向可解释的欺骗语音归因和检测：表征语音合成器组件的概率方法

我们提出了一个可解释的概率框架，通过将欺骗语音分解为概率属性嵌入来表征欺骗语音。与缺乏可解释性的原始高维对抗嵌入不同，本文提出的概率属性嵌入旨在检测通过高级属性及其对应值表示的特定语音合成器组件。我们使用这些概率嵌入与四个分类器后端来解决两个下游任务：欺骗检测和欺骗攻击归因。前者是众所周知的虚假欺骗检测任务，而后者试图识别欺骗话语的源方法（生成器）。此外，我们还使用Shapley值（一种在机器学习中广泛使用的技术）来量化每个任务中每个属性值对决策过程的相对贡献。在ASVspoof2019数据集上的结果证明了波形发生器、转换模型输出和输入在欺骗检测中的重要作用；以及欺骗攻击归因中的输入、说话人和持续时间建模。在检测任务中，概率属性嵌入达到99.7%的平衡精度和0.22%的等错误率（EER），与原始嵌入的99.9%的平衡精度和0.22%的EER非常接近。同样，在归因任务中，我们的嵌入实现了90.23%的平衡准确率和2.07%的EER，而原始嵌入的平衡准确率和EER分别为90.16%和2.11%。

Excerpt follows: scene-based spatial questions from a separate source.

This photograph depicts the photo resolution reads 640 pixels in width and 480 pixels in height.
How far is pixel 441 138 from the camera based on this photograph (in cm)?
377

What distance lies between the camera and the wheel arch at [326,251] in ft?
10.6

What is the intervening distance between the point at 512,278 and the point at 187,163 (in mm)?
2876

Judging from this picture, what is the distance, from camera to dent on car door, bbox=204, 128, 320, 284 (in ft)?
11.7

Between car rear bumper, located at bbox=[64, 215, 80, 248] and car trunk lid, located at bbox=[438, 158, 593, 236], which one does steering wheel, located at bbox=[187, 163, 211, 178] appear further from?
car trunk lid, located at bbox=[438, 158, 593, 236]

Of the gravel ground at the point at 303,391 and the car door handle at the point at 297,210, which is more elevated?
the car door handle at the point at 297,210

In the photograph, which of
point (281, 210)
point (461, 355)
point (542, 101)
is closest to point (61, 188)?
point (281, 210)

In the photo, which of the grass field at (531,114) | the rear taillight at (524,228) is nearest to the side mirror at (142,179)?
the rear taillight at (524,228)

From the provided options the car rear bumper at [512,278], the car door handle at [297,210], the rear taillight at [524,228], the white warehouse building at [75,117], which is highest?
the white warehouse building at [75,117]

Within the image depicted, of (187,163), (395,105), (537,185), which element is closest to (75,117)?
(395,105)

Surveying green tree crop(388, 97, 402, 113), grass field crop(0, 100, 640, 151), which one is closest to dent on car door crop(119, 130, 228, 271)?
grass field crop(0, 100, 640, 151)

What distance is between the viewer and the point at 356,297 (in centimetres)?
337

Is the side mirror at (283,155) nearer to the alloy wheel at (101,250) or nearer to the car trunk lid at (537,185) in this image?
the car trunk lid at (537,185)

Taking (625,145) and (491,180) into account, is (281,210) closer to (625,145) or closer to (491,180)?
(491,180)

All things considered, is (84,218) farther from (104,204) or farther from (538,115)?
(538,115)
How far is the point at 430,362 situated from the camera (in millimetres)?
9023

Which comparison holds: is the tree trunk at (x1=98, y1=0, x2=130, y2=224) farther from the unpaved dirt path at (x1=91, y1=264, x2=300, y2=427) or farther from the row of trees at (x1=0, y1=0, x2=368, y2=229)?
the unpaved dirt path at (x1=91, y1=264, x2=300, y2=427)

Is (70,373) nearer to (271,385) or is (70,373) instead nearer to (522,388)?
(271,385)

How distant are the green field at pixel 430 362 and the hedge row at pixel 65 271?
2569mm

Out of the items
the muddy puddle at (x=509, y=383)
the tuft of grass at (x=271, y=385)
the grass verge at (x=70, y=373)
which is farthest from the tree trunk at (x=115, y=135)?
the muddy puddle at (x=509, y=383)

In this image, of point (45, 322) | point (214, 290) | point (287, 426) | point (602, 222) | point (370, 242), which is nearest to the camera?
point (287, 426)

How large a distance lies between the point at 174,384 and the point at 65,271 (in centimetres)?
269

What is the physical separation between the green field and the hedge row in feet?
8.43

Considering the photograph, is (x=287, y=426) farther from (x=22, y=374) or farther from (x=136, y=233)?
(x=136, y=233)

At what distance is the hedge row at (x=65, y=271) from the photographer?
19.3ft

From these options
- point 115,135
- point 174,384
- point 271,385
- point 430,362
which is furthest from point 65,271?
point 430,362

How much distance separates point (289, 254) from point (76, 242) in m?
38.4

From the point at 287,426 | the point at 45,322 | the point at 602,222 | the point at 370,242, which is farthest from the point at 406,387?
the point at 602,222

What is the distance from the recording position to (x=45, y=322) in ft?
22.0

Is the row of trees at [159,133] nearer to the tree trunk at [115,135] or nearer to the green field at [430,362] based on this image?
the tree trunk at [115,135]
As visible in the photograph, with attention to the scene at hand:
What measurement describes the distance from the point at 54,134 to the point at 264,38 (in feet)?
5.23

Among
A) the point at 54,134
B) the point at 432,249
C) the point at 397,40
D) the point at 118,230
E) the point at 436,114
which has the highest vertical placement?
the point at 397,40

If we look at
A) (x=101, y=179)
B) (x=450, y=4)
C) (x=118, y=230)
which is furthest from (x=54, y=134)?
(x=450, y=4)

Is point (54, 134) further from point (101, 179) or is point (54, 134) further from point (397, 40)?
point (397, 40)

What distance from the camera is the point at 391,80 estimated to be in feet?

这些结果表明，所提出的框架既具有内在的可解释性，又能够实现与原始CM嵌入相当的性能。

本文章由计算机程序翻译，如有差异，请以英文原文为准。

求助全文

约1分钟内获得全文求助全文

来源期刊

Computer Speech and Language 工程技术-计算机：人工智能

CiteScore

11.30

自引率

4.70%

发文量

审稿时长

22.9 weeks

期刊介绍： Computer Speech & Language publishes reports of original research related to the recognition, understanding, production, coding and mining of speech and language. The speech and language sciences have a long history, but it is only relatively recently that large-scale implementation of and experimentation with complex models of speech and language processing has become feasible. Such research is often carried out somewhat separately by practitioners of artificial intelligence, computer science, electronic engineering, information retrieval, linguistics, phonetics, or psychology.